>> begin Provided material
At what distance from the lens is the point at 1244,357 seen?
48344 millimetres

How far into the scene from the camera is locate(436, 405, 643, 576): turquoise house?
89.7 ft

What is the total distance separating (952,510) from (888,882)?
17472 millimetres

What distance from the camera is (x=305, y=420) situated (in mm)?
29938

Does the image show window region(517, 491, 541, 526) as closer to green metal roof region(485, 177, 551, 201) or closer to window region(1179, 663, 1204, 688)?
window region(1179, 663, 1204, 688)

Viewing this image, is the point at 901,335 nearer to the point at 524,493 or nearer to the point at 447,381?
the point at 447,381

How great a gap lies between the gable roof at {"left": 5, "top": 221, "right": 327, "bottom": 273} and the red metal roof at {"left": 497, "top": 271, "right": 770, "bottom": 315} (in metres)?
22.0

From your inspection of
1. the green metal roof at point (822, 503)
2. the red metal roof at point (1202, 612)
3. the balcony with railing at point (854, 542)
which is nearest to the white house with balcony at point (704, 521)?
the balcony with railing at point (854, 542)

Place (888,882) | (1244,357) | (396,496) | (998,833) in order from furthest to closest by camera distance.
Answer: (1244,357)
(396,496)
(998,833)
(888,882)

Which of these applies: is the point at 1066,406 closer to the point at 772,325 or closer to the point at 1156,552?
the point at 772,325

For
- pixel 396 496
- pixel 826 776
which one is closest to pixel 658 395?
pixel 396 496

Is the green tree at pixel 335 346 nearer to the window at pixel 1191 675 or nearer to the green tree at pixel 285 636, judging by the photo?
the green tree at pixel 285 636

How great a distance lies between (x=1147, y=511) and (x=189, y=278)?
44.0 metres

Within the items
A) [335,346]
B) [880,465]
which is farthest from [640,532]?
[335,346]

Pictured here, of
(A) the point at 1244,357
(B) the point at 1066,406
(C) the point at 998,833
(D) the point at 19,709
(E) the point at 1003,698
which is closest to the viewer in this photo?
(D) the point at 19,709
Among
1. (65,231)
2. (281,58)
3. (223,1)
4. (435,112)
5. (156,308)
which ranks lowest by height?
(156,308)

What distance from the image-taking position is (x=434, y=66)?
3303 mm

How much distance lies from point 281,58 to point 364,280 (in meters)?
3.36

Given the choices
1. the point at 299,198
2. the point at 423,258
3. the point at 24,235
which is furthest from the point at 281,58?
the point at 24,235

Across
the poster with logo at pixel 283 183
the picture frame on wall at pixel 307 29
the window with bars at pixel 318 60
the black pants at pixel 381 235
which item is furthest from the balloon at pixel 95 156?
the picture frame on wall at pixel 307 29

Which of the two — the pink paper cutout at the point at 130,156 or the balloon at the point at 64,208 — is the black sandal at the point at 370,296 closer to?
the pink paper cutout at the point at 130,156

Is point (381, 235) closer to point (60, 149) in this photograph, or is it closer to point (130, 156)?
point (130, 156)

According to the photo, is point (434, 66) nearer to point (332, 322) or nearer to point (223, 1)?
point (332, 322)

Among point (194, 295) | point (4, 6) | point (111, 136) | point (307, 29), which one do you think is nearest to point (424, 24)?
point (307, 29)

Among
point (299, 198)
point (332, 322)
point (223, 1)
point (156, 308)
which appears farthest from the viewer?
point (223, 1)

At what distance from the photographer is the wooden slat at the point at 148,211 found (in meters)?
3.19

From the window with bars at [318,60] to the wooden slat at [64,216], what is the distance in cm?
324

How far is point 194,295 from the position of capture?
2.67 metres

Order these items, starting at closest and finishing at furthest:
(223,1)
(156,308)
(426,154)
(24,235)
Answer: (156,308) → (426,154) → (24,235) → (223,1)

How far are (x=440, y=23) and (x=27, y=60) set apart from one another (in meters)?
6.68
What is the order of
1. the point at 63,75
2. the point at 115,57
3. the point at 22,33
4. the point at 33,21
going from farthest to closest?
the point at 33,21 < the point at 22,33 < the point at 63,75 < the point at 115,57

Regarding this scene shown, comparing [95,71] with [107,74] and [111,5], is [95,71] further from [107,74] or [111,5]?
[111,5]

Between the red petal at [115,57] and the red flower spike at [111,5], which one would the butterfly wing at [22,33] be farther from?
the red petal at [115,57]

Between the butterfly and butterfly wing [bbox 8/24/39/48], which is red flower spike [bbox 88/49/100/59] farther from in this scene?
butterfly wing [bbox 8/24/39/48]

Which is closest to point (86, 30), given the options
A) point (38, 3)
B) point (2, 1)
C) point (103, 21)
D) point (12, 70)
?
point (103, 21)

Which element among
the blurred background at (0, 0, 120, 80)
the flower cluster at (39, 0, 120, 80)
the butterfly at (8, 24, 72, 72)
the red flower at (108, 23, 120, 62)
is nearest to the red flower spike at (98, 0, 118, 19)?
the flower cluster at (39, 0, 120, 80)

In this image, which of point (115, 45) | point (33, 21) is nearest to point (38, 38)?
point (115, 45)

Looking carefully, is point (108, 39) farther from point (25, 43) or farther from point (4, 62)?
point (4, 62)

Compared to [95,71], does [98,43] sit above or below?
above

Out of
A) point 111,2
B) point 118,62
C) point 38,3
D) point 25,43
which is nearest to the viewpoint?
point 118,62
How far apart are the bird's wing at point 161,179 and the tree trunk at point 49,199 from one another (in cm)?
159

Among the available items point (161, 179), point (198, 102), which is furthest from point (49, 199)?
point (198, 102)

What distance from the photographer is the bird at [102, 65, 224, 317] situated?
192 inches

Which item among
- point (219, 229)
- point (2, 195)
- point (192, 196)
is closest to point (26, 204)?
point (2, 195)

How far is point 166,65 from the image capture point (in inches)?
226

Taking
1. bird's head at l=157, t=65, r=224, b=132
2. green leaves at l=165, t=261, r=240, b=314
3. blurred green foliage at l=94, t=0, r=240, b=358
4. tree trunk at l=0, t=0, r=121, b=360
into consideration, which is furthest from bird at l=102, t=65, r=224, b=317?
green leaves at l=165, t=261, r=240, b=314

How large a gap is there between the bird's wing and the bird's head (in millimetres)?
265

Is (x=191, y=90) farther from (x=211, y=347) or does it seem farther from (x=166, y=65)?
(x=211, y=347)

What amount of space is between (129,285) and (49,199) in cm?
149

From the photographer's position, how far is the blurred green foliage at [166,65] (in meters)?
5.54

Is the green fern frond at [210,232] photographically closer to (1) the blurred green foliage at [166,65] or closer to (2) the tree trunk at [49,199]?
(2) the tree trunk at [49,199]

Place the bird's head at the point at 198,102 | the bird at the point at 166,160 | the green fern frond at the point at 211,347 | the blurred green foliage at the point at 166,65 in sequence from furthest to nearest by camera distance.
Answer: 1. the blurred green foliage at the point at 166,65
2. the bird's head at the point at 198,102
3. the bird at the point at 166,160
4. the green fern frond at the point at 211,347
>> end Provided material
**Exercise**
Copy exactly the lines from the one containing "In this image, which" through the last line of the records, both included, and nothing else.

**Solution to the problem**
In this image, which of point (115, 45) | point (33, 21) is nearest to point (38, 38)?
point (115, 45)

Looking carefully, is point (108, 39) farther from point (25, 43) or farther from point (4, 62)?
point (4, 62)

Compared to [95,71], does [98,43] sit above or below?
above

Out of
A) point 111,2
B) point 118,62
C) point 38,3
D) point 25,43
which is nearest to the viewpoint?
point 118,62
How far apart are the bird's wing at point 161,179 and the tree trunk at point 49,199 from one another (in cm)?
159

Among the available items point (161, 179), point (198, 102), which is furthest from point (49, 199)?
point (198, 102)

What distance from the photographer is the bird at [102, 65, 224, 317] situated?
192 inches

Which item among
- point (219, 229)
- point (2, 195)
- point (192, 196)
is closest to point (26, 204)?
point (2, 195)

How far is point 166,65 from the image capture point (in inches)?
226

Taking
1. bird's head at l=157, t=65, r=224, b=132
2. green leaves at l=165, t=261, r=240, b=314
3. blurred green foliage at l=94, t=0, r=240, b=358
4. tree trunk at l=0, t=0, r=121, b=360
into consideration, which is furthest from bird at l=102, t=65, r=224, b=317?
green leaves at l=165, t=261, r=240, b=314

How large a gap is there between the bird's wing and the bird's head (in millimetres)?
265

Is (x=191, y=90) farther from (x=211, y=347) or does it seem farther from (x=166, y=65)?
(x=211, y=347)

What amount of space is between (129,285) and (49,199) in cm?
149

From the photographer's position, how far is the blurred green foliage at [166,65] (in meters)?
5.54

Is the green fern frond at [210,232] photographically closer to (1) the blurred green foliage at [166,65] or closer to (2) the tree trunk at [49,199]?
(2) the tree trunk at [49,199]

Place the bird's head at the point at 198,102 | the bird at the point at 166,160 | the green fern frond at the point at 211,347 | the blurred green foliage at the point at 166,65 in sequence from furthest to nearest by camera distance.
Answer: 1. the blurred green foliage at the point at 166,65
2. the bird's head at the point at 198,102
3. the bird at the point at 166,160
4. the green fern frond at the point at 211,347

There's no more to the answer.